Read Allison Hewitt Is Trapped Online
Authors: Madeleine Roux
Tags: #Fiction, #Horror, #Science Fiction, #Action & Adventure, #Apocalyptic & Post-Apocalyptic
“Liberty Village it is then,” Ted chirps. “Watch out … Uh … Where is that again?”
“Colorado.”
“Oh. Right! Watch out, Colorado, here we come!”
“Stirring,” I say, tucking the pistol into the back of my waistband. “Come on, let’s get downstairs and see if there are any canned rations left.”
“My Little Pony, eh?” Renny asks, patting the big pink insignia on my backpack.
“Yeah. You know how I roll.”
COMMENTS
Norway says:
October 28, 2009 at 5:07 pm
I’m so glad that you are still alright.
Scared me half to death when you said you were going by yourself!
Keep strong Allison and please; keep safe.
steveinchicago says:
October 30, 2009 at 5:24 pm
you’re lucky to have such good friends. it’s obvious you should stick together. strength in numbers, allison, don’t forget that.
Allison says:
October 30, 2009 at 6:03 pm
Yeah, yeah you were right, Steve. I guess I’m stuck with these jokers forever.
October 31, 2009 (Halloween)—The Demon-Haunted World
“That’s close!”
“It’s not close.”
“Did you
hear
that one?

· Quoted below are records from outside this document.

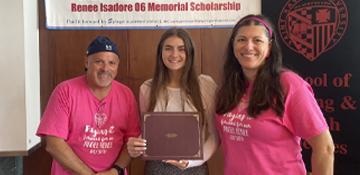 Renee Isadore Scholarship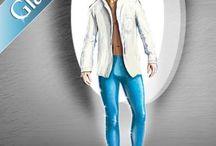 Herrenstrumpfhosen / Herrenstrumpfhosen in Hülle und Fülle in verschiedenen Farben und Größen. Sonderanfertigung nach Ihren Wünschen.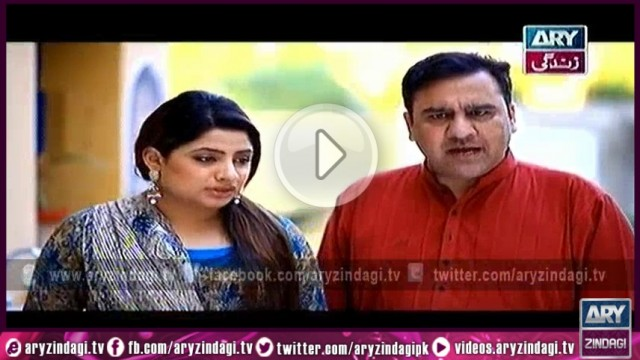 Rishtay, Episode 40, 19-06-14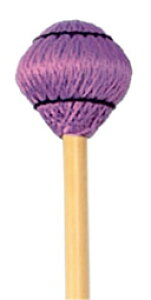 Play Wood プレイウッド キーボード マレット アーティスト シリーズ M-3002 ビブラフォン マリンバ に 籐柄 紫綿糸巻 Playwood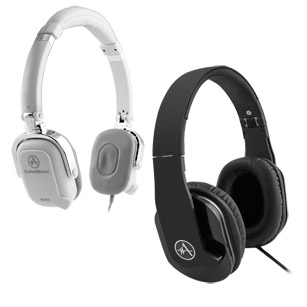 Andrea Electronics SuperBeam Headphones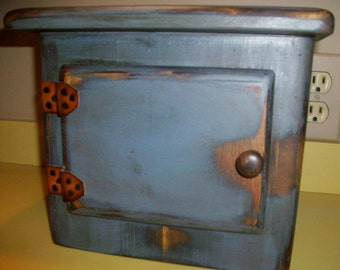 Primitive Coffee CANISTER Can Jar Cover - ANY COLOR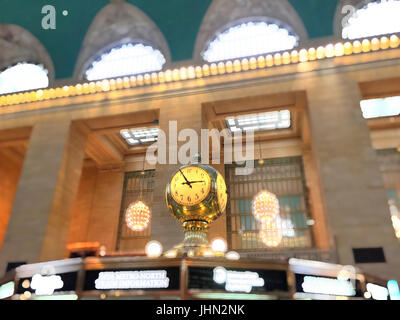 Clock and Information Booth on Grand Central Terminal, NYC, USA - Stock Photo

That was definitely close,” Ted says, covering his head as if we’re stuck in an earthquake and not driving on the interstate. But I can sympathize; the rumbling is making me nervous too. There are bombs falling on Iowa City tonight.
We reach the city limits in good time. It’s amazing how fast one can go when there are no speed traps, no cops, no traffic at all except for the occasional detour. In some places the highway is backed up for miles, empty cars standing in neat rows with dead drivers or no drivers at all. It’s strange to see this go on for miles, hundreds of cars all waiting patiently for some unspoken signal. Every time we come upon one of these blocks I’m convinced the cars will start moving or someone will hail us for help but it never happens. There’s just the bleak feeling that whatever battle was to take place there happened long ago.
To be honest, I’m not sure if there are actual bombs falling, but it sure sounds like it. The noise is deafening on certain stretches of road and there are flickers of orange light in the distance, gunfire, the muted roar of far-off engines. The thunder of war ripples across Iowa City on Halloween Night and there’s not a trick-or-treater in sight, not one friendly house with the lights on, nobody home.
The old Chevy Cavalier we managed to steal has what we need to keep us going on the road but not much more. There are few amenities; the heat sputters, beginning in fits and starts, warming the car for a few minutes before dying down to a fan that blows neither hot nor cold. I can’t complain—with the three of us and our body heat we manage to keep it at a decent temperature. It’s not really the time to be picky anyway; finding a car that a) worked and b) had keys and gas was a misadventure convoluted enough to make Odysseus point and laugh. I think we must have tried three dozen cars before we discovered the Cavalier parked up on the curb in front of an Ethiopian restaurant. The keys were on the ground outside the open driver’s side door. We take turns driving but Ted never wants to sit in the passenger seat; there’s a mysterious stain on the slate gray upholstery. I try not to think about the mauling that may or may not have taken place directly beneath my ass.
Dapper curls up in the backseat with Ted, his furry chin resting on Ted’s thigh. He doesn’t care when it comes to cuddling—no human is safe from the laser-guided mutt love.
The road to Iowa City down Route 88 is spent in long stretches of silence followed by short bursts of conversation. Renny drives like there’s a demon on our backs and maybe there is. I like when she’s behind the wheel—she’s aggressive without being stupid. At one point, near Davenport, she mows down a line of straggling Floaters that have wandered into the road, nailing them right at knee level. Watching them spin up into the air, arms and lungs akimbo as they somersault into the ditch is nothing short of breathtaking.
“Your restraint is admirable,” I tell her, a little stunned.
“If you wanna make it to Colorado before Christmas I suggest you let me drive the way I like to drive.”
“I take it this is a newly acquired habit? Or were you creaming pedestrians in your former life too?”
“Pedestrians? You’re fucking crazy. Those things aren’t
pedestrians
. Pedestrians have a destination in mind, they have
brains
. Were those motherfuckers skipping across the crosswalk, heading to the drugstore for Tylenol?”
“I’ll keep score,” Ted says, chuckling from the backseat. He takes off his bent glasses and breathes on the lenses, inspecting them before rubbing the fog off on his shirt. “Ten points each.”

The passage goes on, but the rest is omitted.